Which finally gets me to the point of this posting. I want to quote rather extensively from what he says in his introduction to “Subjective Realities” because what he says is thought provoking.

“At any given moment, we can identify objects that are not“aesthetic” without really defining what “aesthetic” is. As a consequence, the simplest way of describing such objects (without defining them) is to characterize them as objects in search of  a function — as propositional objects sent into the world, which, should they be fortunate enough to find a function or to find people for whom they have a function, will almost certainly survive whatever importance we might attribute to their subject matter. In this sense, such aesthetic objects function like “wild cards” in the hand that culture deals us. They do what we need them to do in the moment that it needs doing. They make us happy, correct mistakes, right perceived wrongs, remember that which has been forgotten, notice the unnoticed, redirect misguided practices, and fill voids in the contemporary cultural repertoire — blank spaces in the hand that culture deals us that need to be filled.”

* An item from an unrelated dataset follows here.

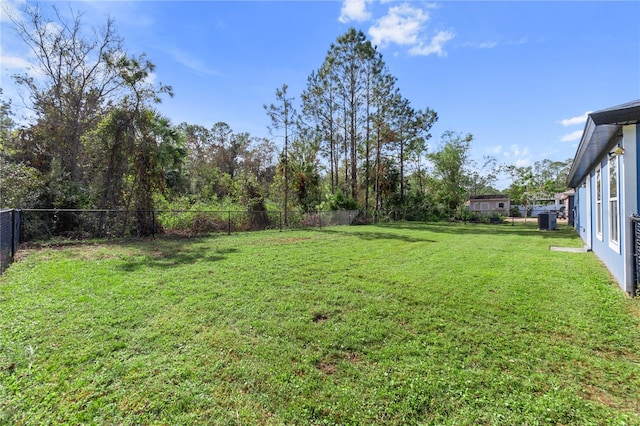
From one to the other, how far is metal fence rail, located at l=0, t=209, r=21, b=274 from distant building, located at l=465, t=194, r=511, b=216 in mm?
41082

[He then goes on to quote Leonard Meyer's statement or contention that art history is not necessarily linear; that various styles and schools continue to exist simultaneously, rather than one after another.]

“We are describing a delta effect in which a relatively coherent tradition, at a critical moment, splinters; it begins dividing and subdividing, fanning out into a spreading delta of simultaneous tributaries and sub-tributaries, making increasingly delicate distinctions, all moving forward simultaneously along broad historical fronts.”

“… let me suggest that the splintering of photographic practice in the wake of its Modernist apotheosis and the splintering of painting idioms in the mid-nineteenth century derive from similar crises of function. Up until the 1950s photography was regarded as the classic bourgeois medium. It told the truth and was presumed to. One picture was worth a thousand words. Then, after 1950, what we now call “chemical” photography came under pressure from electronic and then digital media. These new technologies demonstrated photography’s artificiality and gradually undermined its claims to telling the “truth.” “

“This is the moment in which we discovered that the formal virtues of a photograph by Walker Evans were somehow dependent upon our belief that Evans was endowing the truth with elegance. This was the moment, analogous to the moment of Impressionism, at which we stopped trusting photographs and started loving them.”